DIRECTIONS ::
1) List every distinct variable name that the notebook excerpt assigns a value to with the "=" operator.
2) In the notebook excerpt, what test length is printed?
3) Extend the notebook excerpt past its final comment line, "# specify the input textual data to test (X_test) and related classes (Y_test)".
-------- TEXT PROVIDED --------
Train dataset length : 36088


In [16]:
test_year = int(input("Please enter the issue report year to be included in test dataset: "))
test_month = str(input("Please enter the issue report month to be included in test dataset: "))

Please enter the issue report year to be included in test dataset: 2017
Please enter the issue report month to be included in test dataset: ARALIK


In [17]:
# filter test issue records
testDataset = selectTestDatasetRecords(entireDataset, test_year, test_month)

In [18]:
#text preprocessing
testDataset[CNAME_SUBJECT_DESCRIPTION] = testDataset[CNAME_SUBJECT_DESCRIPTION].apply(filterNoise)

In [19]:
# print to check test records
print("Test length: " + str(len(testDataset)))
#print(testDataset[CNAME_SUBJECT_DESCRIPTION].head(3))

Test length: 7243


In [20]:
# specify the input textual data to train (X_train) and related classes (Y_train)
X_train = trainDataset[CNAME_SUBJECT_DESCRIPTION].values
Y_train = trainDataset[CNAME_TEAMCODE].values

In [21]:
# Tf-idf conversion for training dataset
vectorizer = TfidfVectorizer(ngram_range=(1, 2))
X_tfidf_train = vectorizer.fit_transform(X_train)
voc = vectorizer.vocabulary_

In [22]:
# specify the input textual data to test (X_test) and related classes (Y_test)
-------- PROVIDED RECORDS --------
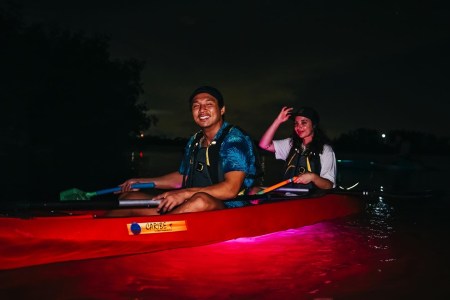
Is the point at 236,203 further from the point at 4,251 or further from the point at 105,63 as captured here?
the point at 105,63

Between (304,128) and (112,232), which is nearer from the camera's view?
(112,232)

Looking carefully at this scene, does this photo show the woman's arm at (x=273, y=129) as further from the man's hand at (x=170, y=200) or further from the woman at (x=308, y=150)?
the man's hand at (x=170, y=200)

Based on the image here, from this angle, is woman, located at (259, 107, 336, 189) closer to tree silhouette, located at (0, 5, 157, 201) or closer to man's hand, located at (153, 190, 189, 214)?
man's hand, located at (153, 190, 189, 214)

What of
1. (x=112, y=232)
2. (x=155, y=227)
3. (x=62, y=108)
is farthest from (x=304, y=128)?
(x=62, y=108)

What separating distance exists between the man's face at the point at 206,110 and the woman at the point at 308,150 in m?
2.20

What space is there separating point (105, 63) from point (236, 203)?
1693 inches

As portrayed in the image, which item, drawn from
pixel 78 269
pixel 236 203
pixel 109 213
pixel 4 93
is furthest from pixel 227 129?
pixel 4 93

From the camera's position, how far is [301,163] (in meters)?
6.89

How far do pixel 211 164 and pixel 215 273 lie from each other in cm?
--------
IN RESPONSE ::
1) test_year, test_month, testDataset, X_train, Y_train, vectorizer, X_tfidf_train, voc

2) 7243

3)
X_test = testDataset[CNAME_SUBJECT_DESCRIPTION].values
Y_test = testDataset[CNAME_TEAMCODE].values

In [23]:
# Td-idf conversion for test dataset
vectorizer = TfidfVectorizer(ngram_range=(1, 2), vocabulary=voc)
X_tfidf_test = vectorizer.fit_transform(X_test)

In [24]:
# Specify the algorithms
LinSvc = LinearSVC()
CLinSvc = CalibratedClassifierCV(LinSvc)

In [25]:
# fit the model
CLinSvc.fit(X_tfidf_train, Y_train)



CalibratedClassifierCV(base_estimator=LinearSVC(C=1.0, class_weight=None,
                                                dual=True, fit_intercept=True,
                                                intercept_scaling=1,
                                                loss='squared_hinge',
                                                max_iter=1000,
                                                multi_class='ovr', penalty='l2',
                                                random_state=None, tol=0.0001,
                                                verbose=0),
                       cv='warn', method='sigmoid')

In [26]:
# Explain the instances
c = make_pipeline(vectorizer, CLinSvc)
class_names = c.classes_
explainer = LimeTextExplainer(class_names=class_names)
top_n_labels = 3 # Top n recommendations to explain

testIssueNumber = int(input("Please enter the row number of the issue to be explained: "))
exp = explainer.explain_instance(X_test[testIssueNumber], c.predict_proba, num_features=6, top_labels=top_n_labels)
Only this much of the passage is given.